The availability of nylon stockings, the must-have accessory for the fashionable woman, came to an abrupt halt when the States entered the Second World War and DuPont switched production of nylon from stockings to parachutes and other times of military gear. Most women grinned and bore the shortage, showing resourcefulness by painting lines on the backs of their legs to give the impression that they were wearing nylons. A black market sprang up with pairs of nylon stockings changing hands for upwards of $20 and, inevitably, such a valuable commodity became a target for crime.

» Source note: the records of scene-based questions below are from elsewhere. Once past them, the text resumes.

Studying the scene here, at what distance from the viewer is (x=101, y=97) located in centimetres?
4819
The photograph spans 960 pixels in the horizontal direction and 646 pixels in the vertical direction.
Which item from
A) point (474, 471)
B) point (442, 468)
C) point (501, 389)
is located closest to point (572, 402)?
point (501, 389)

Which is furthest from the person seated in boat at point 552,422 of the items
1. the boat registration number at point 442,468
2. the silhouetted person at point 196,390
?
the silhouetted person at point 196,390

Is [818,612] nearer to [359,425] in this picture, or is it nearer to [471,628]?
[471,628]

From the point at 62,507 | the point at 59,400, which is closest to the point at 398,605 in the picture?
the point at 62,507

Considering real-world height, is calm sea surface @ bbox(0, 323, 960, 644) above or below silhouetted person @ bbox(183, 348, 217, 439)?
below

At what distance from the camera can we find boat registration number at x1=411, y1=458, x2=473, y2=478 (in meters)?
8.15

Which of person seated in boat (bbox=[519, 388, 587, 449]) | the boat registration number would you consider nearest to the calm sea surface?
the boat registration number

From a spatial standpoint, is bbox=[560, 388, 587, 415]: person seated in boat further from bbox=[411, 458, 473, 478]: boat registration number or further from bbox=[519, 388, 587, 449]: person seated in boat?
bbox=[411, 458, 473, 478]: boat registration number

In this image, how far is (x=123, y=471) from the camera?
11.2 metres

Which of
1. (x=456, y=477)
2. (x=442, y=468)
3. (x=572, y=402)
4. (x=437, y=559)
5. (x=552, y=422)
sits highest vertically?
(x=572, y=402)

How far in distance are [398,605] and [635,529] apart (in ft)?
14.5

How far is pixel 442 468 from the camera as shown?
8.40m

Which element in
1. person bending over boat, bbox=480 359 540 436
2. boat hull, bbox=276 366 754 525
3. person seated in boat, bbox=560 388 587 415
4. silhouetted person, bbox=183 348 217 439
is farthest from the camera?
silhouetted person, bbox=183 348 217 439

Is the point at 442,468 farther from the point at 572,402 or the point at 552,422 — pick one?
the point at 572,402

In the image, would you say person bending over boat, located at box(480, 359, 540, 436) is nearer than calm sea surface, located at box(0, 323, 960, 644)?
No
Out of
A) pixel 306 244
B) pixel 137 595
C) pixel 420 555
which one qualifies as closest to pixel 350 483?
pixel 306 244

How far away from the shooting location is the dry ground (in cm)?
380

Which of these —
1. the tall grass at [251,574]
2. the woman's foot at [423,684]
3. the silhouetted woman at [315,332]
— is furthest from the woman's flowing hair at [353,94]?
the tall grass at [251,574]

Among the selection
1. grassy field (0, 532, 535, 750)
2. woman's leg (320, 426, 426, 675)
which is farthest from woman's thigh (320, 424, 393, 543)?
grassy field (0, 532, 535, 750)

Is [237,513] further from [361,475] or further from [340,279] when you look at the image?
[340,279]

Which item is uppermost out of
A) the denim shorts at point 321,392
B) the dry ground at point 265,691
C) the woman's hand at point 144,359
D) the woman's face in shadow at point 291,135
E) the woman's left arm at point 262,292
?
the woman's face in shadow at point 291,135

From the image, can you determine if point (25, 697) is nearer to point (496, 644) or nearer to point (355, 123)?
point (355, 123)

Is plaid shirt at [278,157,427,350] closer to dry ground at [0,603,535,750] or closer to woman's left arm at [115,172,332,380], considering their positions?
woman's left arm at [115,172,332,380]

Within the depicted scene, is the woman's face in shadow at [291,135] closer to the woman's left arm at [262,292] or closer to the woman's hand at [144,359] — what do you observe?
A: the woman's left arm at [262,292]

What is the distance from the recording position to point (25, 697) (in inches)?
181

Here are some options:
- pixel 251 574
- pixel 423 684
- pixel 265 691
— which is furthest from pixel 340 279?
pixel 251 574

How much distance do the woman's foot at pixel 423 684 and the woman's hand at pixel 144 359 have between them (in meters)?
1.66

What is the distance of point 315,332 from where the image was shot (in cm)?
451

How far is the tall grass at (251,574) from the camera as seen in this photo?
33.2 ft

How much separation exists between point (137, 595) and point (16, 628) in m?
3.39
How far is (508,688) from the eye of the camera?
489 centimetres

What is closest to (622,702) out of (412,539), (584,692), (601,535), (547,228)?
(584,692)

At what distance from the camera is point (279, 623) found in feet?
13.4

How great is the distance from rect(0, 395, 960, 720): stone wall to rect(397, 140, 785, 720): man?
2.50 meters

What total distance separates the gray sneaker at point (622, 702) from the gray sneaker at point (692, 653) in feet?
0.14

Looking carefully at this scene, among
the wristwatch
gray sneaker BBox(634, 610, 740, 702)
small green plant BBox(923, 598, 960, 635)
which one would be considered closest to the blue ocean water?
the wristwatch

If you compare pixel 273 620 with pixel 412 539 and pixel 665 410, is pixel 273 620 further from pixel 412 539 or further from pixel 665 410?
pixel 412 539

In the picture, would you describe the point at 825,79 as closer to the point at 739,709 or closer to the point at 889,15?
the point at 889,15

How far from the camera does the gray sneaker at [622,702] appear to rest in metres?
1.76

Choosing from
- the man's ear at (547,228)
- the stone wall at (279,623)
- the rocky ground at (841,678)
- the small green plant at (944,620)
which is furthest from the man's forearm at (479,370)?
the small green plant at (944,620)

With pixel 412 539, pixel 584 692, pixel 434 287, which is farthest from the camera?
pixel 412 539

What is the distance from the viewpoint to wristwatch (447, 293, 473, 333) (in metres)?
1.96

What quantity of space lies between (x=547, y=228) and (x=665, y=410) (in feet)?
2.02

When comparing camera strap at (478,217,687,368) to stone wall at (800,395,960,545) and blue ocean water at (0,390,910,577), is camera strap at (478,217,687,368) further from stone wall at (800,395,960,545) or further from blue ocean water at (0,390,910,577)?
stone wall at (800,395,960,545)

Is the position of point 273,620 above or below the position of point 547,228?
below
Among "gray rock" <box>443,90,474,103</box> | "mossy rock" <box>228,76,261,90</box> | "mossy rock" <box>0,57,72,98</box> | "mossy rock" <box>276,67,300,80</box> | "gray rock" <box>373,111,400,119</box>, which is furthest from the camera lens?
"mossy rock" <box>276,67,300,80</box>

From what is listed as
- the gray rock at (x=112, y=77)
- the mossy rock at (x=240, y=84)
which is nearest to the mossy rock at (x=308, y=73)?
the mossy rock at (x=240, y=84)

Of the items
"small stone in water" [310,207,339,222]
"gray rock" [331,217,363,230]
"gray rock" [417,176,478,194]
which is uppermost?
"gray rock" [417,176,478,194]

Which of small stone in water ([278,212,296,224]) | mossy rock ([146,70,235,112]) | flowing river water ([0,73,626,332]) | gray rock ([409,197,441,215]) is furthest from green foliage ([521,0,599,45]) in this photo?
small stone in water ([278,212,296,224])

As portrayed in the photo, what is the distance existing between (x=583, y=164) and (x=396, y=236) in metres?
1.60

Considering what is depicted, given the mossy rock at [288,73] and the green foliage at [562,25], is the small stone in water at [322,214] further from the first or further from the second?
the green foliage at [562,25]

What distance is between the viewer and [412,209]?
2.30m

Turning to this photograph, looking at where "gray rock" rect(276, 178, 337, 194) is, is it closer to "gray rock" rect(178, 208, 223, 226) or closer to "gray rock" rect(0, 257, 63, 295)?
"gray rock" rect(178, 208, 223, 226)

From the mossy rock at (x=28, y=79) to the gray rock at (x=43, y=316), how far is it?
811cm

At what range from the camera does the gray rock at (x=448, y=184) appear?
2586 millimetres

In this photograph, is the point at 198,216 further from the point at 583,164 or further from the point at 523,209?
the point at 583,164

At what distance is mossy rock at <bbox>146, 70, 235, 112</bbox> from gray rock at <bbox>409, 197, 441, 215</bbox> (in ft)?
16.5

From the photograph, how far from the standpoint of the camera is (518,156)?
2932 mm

One Louisiana family were robbed of 18 pairs.
George Marion Jnr and Fats Waller’s song, When the Nylons Bloom Again, captured the longing of the women folk for peace to return and nylons to be in plentiful supply. “I’ll be happy when the nylons bloom again/ Cotton is monotonous to men/ only way to keep affection fresh/ get some mesh for your flesh”. Eight days after Japan’s surrender in August 1945, DuPont announced that it would recommence the production of stockings. Unfortunately, its P.R department went into overdrive – not the production department – claiming that it would be able to knock out 360 million pairs in a year. The actual amount produced fell well short of this aggressive target and this is where the problem started.
When supplies of the stockings reached the stores, there was an unprecedented demand for them. A queue stretching 2 kilometres of some 40,000 women formed outside a Pittsburgh store which had just 13,000 pairs to sell. In New York queues of some 30,000 women were reported. When supplies ran out, the disappointed women reacted furiously. A paper in Atlanta, Georgia ran the headline “Women Risk Life and Limb in Bitter Battle for Nylons” and there were countless reports up and down the States of instances of women battling with each other and pulling hair to get their hands on a pair of nylons. Shelves and displays went flying in the mayhem.
It was not until March 1946 that DuPont was able to ramp up production to a level, some 30 million pairs a month, that would satisfy demand and the riots were quelled. But the nylon riots sounded the death knell for DuPont’s cosy monopoly over nylon. Many thought that DuPont had delayed production to stoke up demand and maximise profits, a charge that the firm vigorously denied (natch). In response, DuPont rather patronisingly claimed that the problem was women with too much time on their hands and with nothing better to do than queue and hoard. In 1951 it was threatened with an anti-trust suit and seeing the writing on the wall, DuPont agreed to share the Nylon licence with the Chemstrand Corporation and then, eventually, with others.